- [TRY IT]
Within the entries below, find the portion that opens with the line containing "family: Erinaceidae" and closes with the line containing "genus: Procyon". Retype that portion exactly and only.
BEGIN RECORDS SHOWN
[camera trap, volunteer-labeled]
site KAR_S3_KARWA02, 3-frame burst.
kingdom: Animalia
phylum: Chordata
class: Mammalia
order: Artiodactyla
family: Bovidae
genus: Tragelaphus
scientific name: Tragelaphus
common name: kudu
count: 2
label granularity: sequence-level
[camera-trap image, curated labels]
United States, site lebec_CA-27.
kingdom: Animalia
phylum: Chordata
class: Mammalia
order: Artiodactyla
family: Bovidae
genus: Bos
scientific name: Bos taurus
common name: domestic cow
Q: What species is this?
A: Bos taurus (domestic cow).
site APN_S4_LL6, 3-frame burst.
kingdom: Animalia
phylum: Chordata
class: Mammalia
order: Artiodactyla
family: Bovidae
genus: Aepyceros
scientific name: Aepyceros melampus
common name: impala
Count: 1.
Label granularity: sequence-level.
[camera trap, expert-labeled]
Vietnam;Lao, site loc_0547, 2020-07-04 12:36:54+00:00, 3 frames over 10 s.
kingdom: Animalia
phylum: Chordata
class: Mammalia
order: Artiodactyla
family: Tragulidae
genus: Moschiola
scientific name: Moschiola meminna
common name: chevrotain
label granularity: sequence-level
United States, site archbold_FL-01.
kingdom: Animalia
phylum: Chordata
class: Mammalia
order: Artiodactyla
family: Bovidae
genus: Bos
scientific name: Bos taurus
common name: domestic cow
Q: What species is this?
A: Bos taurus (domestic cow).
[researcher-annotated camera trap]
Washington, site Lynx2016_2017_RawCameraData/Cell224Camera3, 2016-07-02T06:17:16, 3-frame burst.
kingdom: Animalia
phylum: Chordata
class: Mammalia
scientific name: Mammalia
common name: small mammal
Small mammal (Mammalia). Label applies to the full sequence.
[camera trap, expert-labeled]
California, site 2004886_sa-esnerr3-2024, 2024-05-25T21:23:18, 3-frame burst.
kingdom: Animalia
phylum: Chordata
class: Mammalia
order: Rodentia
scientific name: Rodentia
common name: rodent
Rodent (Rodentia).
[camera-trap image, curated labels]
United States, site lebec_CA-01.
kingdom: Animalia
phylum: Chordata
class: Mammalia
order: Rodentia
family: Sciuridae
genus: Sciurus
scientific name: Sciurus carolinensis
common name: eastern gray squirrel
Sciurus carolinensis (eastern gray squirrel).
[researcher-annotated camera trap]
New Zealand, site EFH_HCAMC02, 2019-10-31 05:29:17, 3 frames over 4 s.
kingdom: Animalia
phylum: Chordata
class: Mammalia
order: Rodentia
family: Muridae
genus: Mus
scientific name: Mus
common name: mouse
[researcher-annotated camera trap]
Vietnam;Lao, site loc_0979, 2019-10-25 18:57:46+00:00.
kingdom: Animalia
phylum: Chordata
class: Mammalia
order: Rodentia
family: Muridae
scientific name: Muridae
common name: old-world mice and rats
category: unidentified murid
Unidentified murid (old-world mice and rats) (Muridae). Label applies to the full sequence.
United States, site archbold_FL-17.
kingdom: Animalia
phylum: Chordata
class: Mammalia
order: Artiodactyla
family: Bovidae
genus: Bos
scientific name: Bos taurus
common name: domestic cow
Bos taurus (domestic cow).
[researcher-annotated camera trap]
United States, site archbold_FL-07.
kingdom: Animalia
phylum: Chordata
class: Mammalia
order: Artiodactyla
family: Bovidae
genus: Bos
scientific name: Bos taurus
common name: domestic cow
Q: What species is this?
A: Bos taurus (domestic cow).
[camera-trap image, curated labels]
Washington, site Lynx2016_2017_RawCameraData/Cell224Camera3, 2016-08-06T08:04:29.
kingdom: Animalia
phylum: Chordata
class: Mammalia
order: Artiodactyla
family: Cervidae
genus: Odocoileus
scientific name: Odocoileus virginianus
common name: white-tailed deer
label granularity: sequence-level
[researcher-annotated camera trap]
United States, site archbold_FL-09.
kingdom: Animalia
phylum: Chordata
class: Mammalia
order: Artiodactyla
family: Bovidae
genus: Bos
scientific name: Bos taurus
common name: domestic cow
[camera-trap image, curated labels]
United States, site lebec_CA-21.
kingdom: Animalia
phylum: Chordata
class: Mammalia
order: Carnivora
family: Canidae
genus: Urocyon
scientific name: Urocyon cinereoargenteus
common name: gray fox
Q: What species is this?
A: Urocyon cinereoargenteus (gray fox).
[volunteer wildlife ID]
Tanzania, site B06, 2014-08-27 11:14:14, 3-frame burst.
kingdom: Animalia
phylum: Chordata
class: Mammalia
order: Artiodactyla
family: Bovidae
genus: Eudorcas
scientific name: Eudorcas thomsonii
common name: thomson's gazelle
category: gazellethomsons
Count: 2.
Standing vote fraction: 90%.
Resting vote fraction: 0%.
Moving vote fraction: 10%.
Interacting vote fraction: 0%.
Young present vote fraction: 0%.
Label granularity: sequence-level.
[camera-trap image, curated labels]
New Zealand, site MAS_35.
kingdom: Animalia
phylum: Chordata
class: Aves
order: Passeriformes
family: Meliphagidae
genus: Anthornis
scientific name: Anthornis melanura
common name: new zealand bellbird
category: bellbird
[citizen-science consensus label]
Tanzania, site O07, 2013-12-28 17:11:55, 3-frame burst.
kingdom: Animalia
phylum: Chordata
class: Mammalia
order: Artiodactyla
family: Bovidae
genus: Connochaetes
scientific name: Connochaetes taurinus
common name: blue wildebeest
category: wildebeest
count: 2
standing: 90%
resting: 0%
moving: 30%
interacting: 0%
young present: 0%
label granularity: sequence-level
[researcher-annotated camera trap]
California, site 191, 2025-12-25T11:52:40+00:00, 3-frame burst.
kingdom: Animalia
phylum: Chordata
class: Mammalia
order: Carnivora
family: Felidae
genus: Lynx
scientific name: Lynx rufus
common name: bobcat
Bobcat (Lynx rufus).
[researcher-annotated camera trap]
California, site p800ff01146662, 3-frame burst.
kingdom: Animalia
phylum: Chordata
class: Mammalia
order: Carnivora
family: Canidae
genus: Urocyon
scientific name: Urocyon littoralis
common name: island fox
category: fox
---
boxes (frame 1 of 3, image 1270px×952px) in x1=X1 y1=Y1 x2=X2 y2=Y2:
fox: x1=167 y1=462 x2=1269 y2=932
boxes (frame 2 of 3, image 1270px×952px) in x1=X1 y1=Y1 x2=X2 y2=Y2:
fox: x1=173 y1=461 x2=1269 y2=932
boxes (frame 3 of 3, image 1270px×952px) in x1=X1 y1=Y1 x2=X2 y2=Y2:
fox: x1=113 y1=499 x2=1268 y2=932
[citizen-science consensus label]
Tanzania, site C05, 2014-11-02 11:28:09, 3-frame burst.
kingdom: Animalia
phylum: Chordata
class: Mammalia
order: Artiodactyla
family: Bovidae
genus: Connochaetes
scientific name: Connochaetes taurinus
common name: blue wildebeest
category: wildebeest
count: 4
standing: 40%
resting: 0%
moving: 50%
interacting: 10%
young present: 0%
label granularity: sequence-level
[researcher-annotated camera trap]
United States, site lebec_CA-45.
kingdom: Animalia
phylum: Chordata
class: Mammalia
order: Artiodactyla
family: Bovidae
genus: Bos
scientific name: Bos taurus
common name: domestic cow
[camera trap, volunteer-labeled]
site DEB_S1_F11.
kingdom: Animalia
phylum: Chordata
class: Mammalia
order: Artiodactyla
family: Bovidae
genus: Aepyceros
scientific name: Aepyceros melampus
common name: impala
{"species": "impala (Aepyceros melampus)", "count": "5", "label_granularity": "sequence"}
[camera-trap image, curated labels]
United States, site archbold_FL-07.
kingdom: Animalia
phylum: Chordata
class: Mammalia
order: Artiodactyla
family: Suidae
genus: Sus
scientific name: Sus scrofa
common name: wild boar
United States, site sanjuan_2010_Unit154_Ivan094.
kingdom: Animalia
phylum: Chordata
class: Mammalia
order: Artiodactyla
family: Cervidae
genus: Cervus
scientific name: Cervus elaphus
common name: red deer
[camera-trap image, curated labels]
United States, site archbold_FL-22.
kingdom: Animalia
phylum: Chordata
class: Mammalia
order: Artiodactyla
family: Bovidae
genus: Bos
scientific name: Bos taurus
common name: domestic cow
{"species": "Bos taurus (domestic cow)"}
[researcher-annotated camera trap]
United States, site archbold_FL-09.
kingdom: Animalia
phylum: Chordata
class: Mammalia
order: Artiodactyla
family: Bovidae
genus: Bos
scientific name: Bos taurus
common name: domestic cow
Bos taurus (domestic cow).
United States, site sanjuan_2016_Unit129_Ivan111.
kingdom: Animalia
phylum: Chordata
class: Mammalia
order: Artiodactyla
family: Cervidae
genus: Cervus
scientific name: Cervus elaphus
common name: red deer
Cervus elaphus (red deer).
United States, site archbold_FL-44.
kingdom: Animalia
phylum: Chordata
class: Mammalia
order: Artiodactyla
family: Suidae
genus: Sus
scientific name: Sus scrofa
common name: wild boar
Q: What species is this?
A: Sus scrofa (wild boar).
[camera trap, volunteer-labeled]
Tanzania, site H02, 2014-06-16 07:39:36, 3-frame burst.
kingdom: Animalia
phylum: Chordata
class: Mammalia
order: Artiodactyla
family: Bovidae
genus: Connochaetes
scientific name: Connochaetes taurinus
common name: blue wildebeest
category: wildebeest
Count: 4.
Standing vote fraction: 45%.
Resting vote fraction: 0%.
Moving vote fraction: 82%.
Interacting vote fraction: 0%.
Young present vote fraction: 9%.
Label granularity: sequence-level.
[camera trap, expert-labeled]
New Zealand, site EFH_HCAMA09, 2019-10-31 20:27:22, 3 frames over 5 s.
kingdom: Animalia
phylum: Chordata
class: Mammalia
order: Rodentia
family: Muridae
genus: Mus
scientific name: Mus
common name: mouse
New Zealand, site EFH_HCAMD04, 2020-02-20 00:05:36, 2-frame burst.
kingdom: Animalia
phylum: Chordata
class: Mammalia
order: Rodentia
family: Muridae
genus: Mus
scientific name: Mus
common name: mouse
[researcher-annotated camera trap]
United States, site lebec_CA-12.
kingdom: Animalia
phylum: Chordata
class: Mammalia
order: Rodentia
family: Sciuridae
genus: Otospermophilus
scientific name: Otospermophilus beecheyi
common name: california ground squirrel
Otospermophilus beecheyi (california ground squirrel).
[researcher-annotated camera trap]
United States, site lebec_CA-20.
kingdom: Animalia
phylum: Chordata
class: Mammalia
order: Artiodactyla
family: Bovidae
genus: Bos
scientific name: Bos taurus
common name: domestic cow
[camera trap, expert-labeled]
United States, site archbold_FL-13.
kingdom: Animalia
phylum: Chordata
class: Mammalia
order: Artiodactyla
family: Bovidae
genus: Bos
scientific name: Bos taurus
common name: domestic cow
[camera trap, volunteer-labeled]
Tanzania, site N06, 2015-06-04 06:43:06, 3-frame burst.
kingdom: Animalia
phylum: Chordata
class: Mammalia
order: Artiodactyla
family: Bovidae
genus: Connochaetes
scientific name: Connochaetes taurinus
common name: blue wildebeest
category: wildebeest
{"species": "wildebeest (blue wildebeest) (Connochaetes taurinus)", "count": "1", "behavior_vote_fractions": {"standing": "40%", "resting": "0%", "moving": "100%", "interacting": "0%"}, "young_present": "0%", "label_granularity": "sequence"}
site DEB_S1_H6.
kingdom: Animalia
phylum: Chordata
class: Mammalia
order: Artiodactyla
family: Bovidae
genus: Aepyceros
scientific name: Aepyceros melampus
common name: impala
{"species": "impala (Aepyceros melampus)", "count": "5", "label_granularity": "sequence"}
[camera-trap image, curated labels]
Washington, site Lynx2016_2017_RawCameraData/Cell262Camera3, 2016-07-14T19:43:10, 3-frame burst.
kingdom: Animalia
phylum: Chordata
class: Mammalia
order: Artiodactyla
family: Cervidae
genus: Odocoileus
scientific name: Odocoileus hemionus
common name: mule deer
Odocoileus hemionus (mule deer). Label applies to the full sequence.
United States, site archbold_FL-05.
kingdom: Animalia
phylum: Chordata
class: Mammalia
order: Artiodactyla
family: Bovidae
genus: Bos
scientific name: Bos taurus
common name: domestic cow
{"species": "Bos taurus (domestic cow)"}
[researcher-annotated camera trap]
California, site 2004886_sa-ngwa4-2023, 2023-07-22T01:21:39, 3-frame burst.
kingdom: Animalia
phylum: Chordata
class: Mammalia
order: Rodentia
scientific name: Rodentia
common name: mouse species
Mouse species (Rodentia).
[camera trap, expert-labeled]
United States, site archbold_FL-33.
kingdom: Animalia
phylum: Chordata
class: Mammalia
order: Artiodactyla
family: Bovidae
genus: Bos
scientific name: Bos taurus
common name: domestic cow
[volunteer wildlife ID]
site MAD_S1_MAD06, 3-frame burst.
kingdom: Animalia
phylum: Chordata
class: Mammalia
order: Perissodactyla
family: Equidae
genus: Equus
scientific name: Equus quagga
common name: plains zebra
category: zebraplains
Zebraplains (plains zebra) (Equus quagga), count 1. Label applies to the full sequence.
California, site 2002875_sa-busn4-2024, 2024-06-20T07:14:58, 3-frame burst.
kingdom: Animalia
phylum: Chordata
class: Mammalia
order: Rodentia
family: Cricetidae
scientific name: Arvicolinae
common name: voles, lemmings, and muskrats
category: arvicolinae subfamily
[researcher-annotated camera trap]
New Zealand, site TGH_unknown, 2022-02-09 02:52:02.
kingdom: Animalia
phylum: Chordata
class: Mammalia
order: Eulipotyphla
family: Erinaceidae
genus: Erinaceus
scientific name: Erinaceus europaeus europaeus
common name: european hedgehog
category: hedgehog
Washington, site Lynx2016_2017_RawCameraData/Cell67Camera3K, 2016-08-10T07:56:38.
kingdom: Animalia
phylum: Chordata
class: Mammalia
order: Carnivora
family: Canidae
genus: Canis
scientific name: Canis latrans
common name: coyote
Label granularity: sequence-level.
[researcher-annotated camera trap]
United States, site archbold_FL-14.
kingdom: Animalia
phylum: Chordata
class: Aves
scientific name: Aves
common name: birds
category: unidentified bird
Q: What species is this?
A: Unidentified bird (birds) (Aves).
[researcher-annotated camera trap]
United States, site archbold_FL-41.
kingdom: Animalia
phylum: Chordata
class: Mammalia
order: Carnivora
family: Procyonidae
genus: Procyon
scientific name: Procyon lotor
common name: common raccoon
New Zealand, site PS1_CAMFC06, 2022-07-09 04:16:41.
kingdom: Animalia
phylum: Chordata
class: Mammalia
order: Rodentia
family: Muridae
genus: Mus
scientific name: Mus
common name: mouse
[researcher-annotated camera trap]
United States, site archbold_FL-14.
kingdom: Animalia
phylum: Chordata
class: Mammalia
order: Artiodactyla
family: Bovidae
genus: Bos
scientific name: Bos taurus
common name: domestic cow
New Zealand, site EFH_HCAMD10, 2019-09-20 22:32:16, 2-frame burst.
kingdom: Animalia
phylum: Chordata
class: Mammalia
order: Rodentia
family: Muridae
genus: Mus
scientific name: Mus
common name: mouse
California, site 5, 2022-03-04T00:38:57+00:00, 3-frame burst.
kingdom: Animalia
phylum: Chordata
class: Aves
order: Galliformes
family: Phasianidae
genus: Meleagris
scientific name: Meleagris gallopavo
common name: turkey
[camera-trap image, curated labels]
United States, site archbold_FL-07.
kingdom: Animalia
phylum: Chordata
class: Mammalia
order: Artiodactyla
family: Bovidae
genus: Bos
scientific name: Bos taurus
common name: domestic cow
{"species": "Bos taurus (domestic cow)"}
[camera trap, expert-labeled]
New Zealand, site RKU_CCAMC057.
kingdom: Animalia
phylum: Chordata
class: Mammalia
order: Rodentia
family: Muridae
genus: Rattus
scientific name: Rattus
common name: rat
END RECORDS SHOWN
- [EXERCISE RESULT]
family: Erinaceidae
genus: Erinaceus
scientific name: Erinaceus europaeus europaeus
common name: european hedgehog
category: hedgehog
Washington, site Lynx2016_2017_RawCameraData/Cell67Camera3K, 2016-08-10T07:56:38.
kingdom: Animalia
phylum: Chordata
class: Mammalia
order: Carnivora
family: Canidae
genus: Canis
scientific name: Canis latrans
common name: coyote
Label granularity: sequence-level.
[researcher-annotated camera trap]
United States, site archbold_FL-14.
kingdom: Animalia
phylum: Chordata
class: Aves
scientific name: Aves
common name: birds
category: unidentified bird
Q: What species is this?
A: Unidentified bird (birds) (Aves).
[researcher-annotated camera trap]
United States, site archbold_FL-41.
kingdom: Animalia
phylum: Chordata
class: Mammalia
order: Carnivora
family: Procyonidae
genus: Procyon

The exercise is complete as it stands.